Since joining the body, Chairman Fallone and Vice Chairwoman Avalos have helped oversee a period of stability for the FPC. We want to thank them for their service to our community and wish them the best moving forward.
As has been stated time and time again, Wisconsin Act 12 included a number of outrageous provisions aimed specifically at the City of Milwaukee. Among them was removing the FPC’s authority to set policies for the police and fire departments, and transferring that responsibility to each department’s chief. This overreaching provision greatly diluted an important oversight responsibility held by the FPC, and is already causing talented, thoughtful individuals to leave their posts, in the end hurting the citizens of Milwaukee the most.
We on the Common Council have opposed these State-mandated provisions at every turn, and will continue to do what we can to right these wrongs.”
The statement was issued by Alders JoCasta Zamarripa, Mark Chambers, Jonathan Brostoff, Robert Bauman, Lamont Westmoreland, Mark Borkowski, José Pérez, Scott Spiker, and Marina Dimitrijevic
MILWAUKEE – Both Milwaukee Fire and Police Commission Chair Ed Fallone and Vice Chair Amanda Avalos have resigned from their board positions in protest of a condition of the city of Milwaukee’s approval of the 2023 shared revenue plan that would remove power from the FPC.

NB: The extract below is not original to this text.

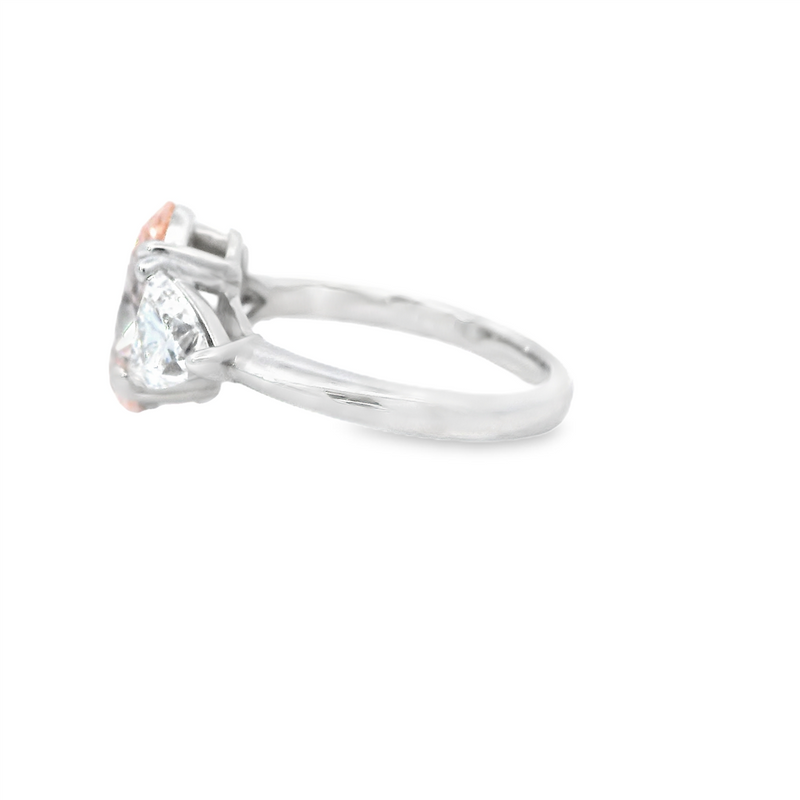 14K Gold White Accented 3 Stone Lab Grown Oval Fancy Vivid Pink Diamond & Lab Grown Trillion Cut Diamond Engagement Ring -  4.04 CTW Diamond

The resignations are set to take effect at 12:01am Friday morning.
In a written statement, Fallone and Avalos stated the decision was not an easy one, but necessary to ensure nobody would consider them in favor of a provision that gives more authority to the Chief of Milwaukee Police and takes it away from the Milwaukee Fire and Police Commission.
“We feel that, by continuing to serve on the Milwaukee Fire and Police Commission, our continued service might be construed as an indication that we accept the substantial restrictions on FPC authority contained in the recently enacted Act 12” the statement read. “We do not accept these changes to the authority of the Milwaukee Fire and Police Commission.”
The FPC provision is one of many that local leaders have taken issue with in the proposal that allowed the city to create a two percent sales tax. Some, like District Four Alderman Bob Bauman, have indicated that the provisions could provide cause for litigation against state legislators.